The memory requirement scales linearly if we increase the number of nodes. During backpropagation, the activation at the $n-th$ node is consumed first (so it is independent of values in previous nodes). So we can drop storing the activation values for the previous nodes to compute the gradients for $n-th$ node. What about the gradients for $n-1$ the node? Well, we need to recompute it! That’s the trade-off we make

It is beautifully illustrated in the animation below.

In total, for every batch of samples, this approach requires $O(n^2)$ computation and $O(1)$ memory. To reduce the quadratic computational complexity, instead of dropping activation values of all previous nodes, we checkpoint some of them as shown below to bring down $O(n^2)$

In this case, we have chosen the second node for checkpointing. Therefore, activation values for 3rd node is obtained by forward passing the values from the second node (no need to do a full forward pass from the inputs). This is illustrated in the animation below

We can combine Gradient Accumulation and Activation Check-pointing to reduce memory requirements significantly. What is the interval of dropping nodes? Well, it is recommended to drop $\sqrt{n}$ nodes if we have $n$ nodes in the network. To see the relation between node, memory and computation time, see the original article (all images were taken from there). Do remember that if we combine these approaches, it will take still more time for training than training with gradient accumulation alone.

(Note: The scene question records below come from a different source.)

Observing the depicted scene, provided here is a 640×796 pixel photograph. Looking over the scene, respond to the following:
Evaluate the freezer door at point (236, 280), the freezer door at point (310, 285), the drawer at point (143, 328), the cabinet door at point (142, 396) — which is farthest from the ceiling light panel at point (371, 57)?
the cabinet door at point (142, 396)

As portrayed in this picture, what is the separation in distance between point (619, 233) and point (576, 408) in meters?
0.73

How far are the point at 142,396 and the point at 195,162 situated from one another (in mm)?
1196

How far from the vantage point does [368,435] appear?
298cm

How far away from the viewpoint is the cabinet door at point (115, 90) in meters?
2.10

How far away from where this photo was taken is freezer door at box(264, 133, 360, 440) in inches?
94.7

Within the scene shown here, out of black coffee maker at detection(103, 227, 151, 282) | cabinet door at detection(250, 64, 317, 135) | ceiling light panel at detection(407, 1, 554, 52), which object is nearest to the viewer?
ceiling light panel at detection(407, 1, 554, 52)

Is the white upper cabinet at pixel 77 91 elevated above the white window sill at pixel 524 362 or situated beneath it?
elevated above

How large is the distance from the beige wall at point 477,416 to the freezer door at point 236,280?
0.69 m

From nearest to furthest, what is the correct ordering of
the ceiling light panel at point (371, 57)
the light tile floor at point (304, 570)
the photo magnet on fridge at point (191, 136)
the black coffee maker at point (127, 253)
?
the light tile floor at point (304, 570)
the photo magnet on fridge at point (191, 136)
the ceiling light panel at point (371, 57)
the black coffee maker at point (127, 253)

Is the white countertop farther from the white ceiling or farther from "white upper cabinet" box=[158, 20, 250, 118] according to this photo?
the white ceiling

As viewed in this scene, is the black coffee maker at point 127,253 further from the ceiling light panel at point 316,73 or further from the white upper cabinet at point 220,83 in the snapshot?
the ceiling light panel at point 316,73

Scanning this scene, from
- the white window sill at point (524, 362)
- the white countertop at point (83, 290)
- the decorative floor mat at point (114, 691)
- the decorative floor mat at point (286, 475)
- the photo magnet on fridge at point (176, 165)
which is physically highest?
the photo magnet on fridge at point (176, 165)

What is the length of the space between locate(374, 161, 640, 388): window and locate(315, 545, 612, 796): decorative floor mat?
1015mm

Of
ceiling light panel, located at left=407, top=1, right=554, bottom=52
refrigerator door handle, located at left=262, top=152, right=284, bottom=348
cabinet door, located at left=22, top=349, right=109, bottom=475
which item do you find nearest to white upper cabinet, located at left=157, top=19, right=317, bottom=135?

In HF, we can simply turn it on by setting gradient_checkpointing=True while instantiating TrainingArguments.

Mixed-Precision Training

  • Not all variables require FP32
  • Store activation FP16 and gradient in FP32
  • However, for training, load gradients in FP16.
  • Modern GPUs support BF16

Once again, in HF, we can simply turn it on by setting fp16=True while instantiating TrainingArguments. Moreover, we can combine this with the above techniques!

Memory Efficient Optimizers

  • Use memory-efficient optimizers such as AdaFactor, LION, 8-bit Adam, GaLore
  • However, if our model gets big, we need to use distributed training using multiple GPUs!

Ref: (lengthy but well-written article from HF). I just added a running example.